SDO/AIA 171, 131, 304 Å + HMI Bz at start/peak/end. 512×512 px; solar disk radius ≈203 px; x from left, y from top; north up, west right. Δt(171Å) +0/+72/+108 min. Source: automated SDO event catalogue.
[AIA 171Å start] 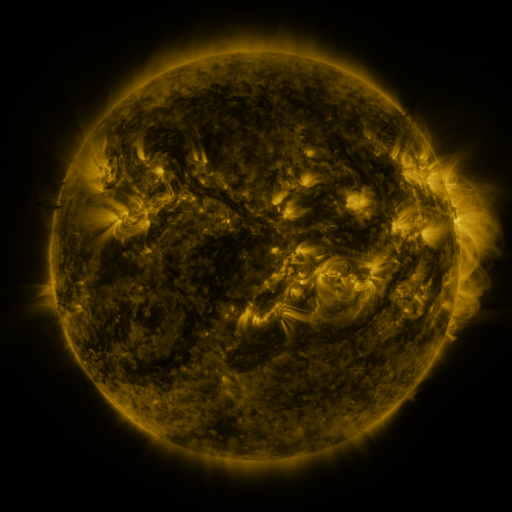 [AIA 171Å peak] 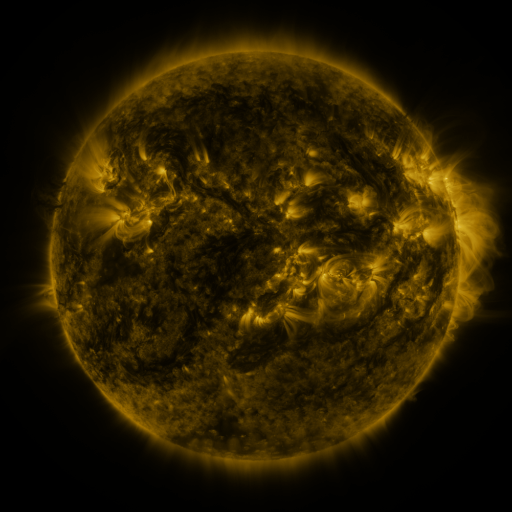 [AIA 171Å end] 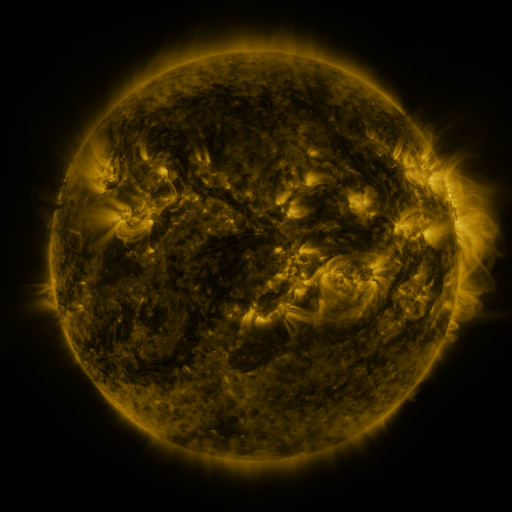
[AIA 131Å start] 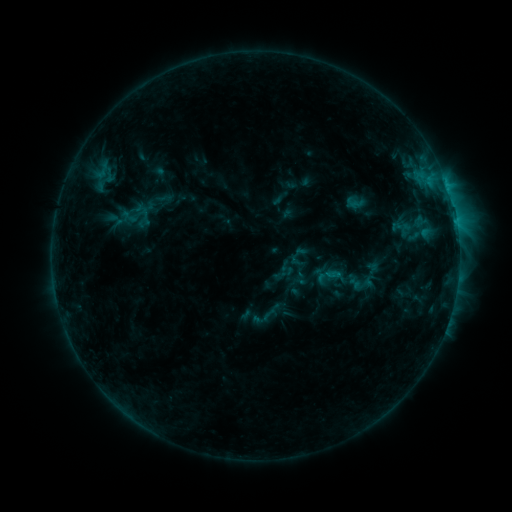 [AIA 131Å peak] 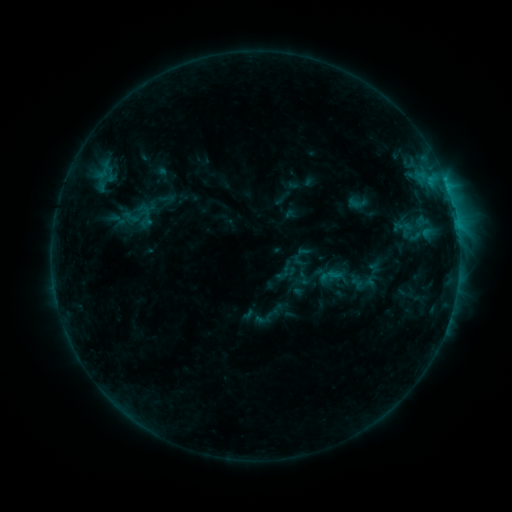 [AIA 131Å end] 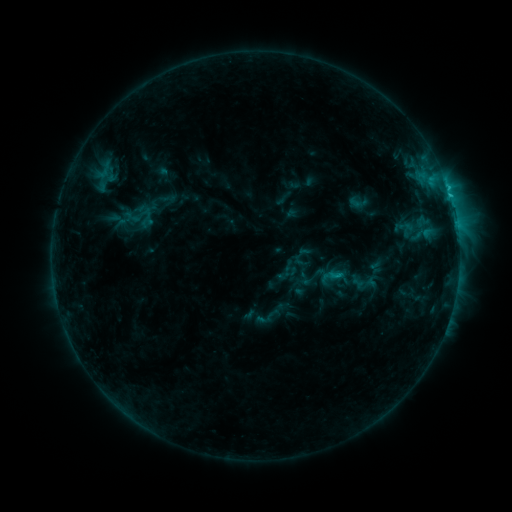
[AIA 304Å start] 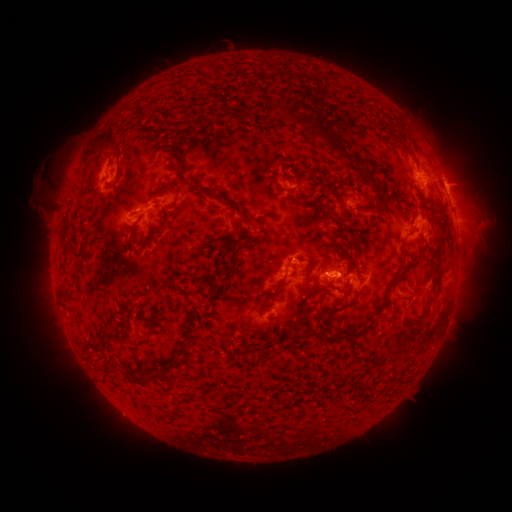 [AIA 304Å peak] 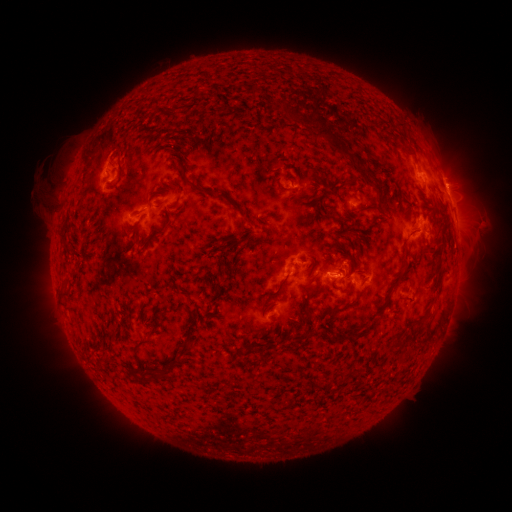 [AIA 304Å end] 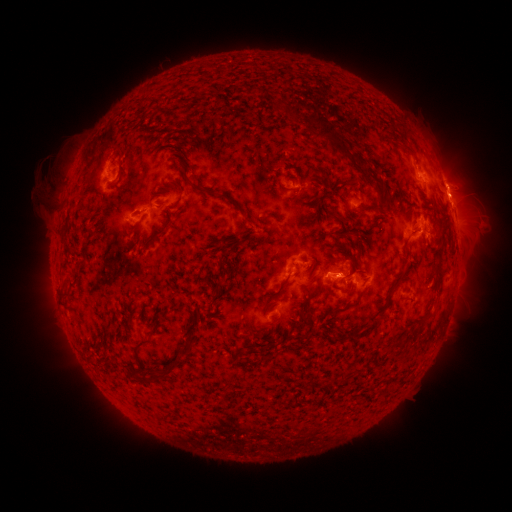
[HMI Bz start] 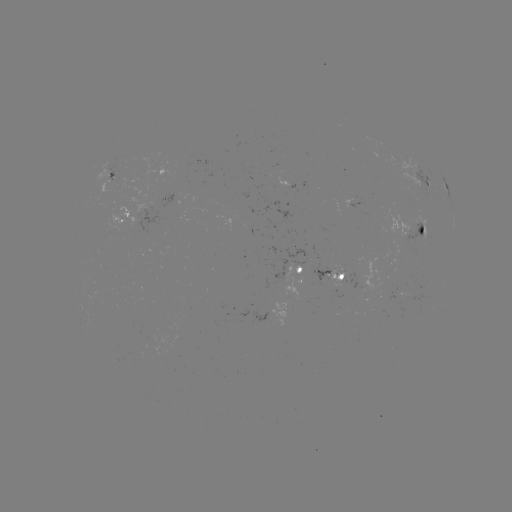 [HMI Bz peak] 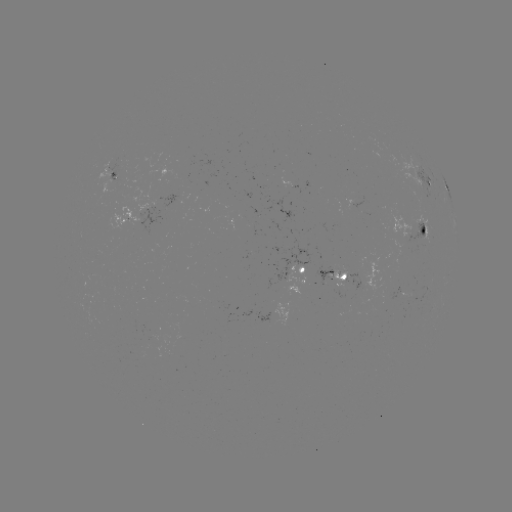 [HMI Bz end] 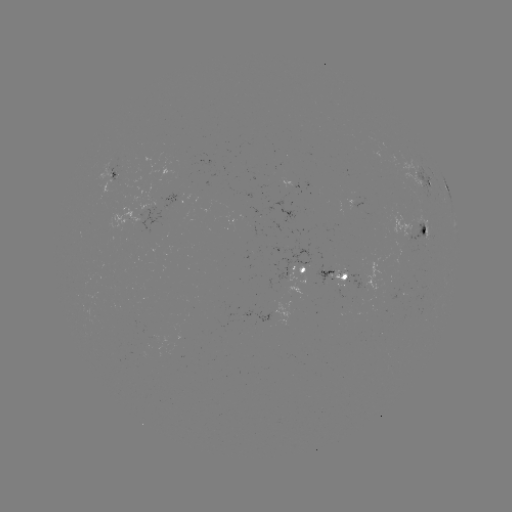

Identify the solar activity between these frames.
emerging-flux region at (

§ **Work instructions**:
Pick out and copy each line of the listing that contains the string "solar". Match uppercase and lowercase exactly.

§ **Solution to the exercise**:
SDO/AIA 171, 131, 304 Å + HMI Bz at start/peak/end. 512×512 px; solar disk radius ≈203 px; x from left, y from top; north up, west right. Δt(171Å) +0/+72/+108 min. Source: automated SDO event catalogue.
Identify the solar activity between these frames.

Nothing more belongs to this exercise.